WHAT IS BEING ASKED
Reproduce the listing below word for word, leaving out the pictures.

DATASET
::::

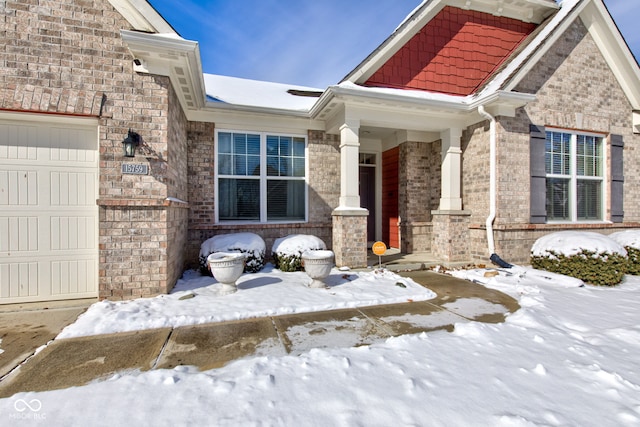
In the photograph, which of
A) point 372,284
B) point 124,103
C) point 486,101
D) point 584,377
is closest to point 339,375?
point 584,377

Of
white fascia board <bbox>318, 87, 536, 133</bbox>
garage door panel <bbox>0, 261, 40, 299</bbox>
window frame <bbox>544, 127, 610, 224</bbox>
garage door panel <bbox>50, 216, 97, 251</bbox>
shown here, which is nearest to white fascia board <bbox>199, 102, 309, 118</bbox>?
white fascia board <bbox>318, 87, 536, 133</bbox>

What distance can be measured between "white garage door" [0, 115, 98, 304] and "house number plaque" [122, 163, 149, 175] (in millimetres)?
606

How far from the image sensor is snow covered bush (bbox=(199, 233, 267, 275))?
5942mm

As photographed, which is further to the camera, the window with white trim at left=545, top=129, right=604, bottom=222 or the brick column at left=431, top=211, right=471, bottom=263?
the window with white trim at left=545, top=129, right=604, bottom=222

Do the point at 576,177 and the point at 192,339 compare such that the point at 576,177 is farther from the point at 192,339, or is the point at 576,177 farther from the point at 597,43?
the point at 192,339

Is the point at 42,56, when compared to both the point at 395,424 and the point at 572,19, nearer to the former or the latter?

::::

ANSWER TO THE EXERCISE
In the photograph, which of
A) point 372,284
B) point 124,103
C) point 486,101
D) point 584,377
is closest to point 339,375?
point 584,377

Of
white fascia board <bbox>318, 87, 536, 133</bbox>
garage door panel <bbox>0, 261, 40, 299</bbox>
window frame <bbox>544, 127, 610, 224</bbox>
garage door panel <bbox>50, 216, 97, 251</bbox>
shown here, which is nearest to white fascia board <bbox>199, 102, 309, 118</bbox>?
white fascia board <bbox>318, 87, 536, 133</bbox>

What distance can be measured between "white garage door" [0, 115, 98, 304] and "house number plaque" [122, 163, 149, 175] (in millimetres)?
606

How far from the image sensor is snow covered bush (bbox=(199, 233, 267, 275))?
5942mm

As photographed, which is further to the camera, the window with white trim at left=545, top=129, right=604, bottom=222 or the brick column at left=431, top=211, right=471, bottom=263?
the window with white trim at left=545, top=129, right=604, bottom=222

Do the point at 576,177 and the point at 192,339 compare such that the point at 576,177 is farther from the point at 192,339, or is the point at 576,177 farther from the point at 597,43?
the point at 192,339

Is the point at 42,56, when compared to both the point at 395,424 and the point at 572,19, nearer to the former or the latter?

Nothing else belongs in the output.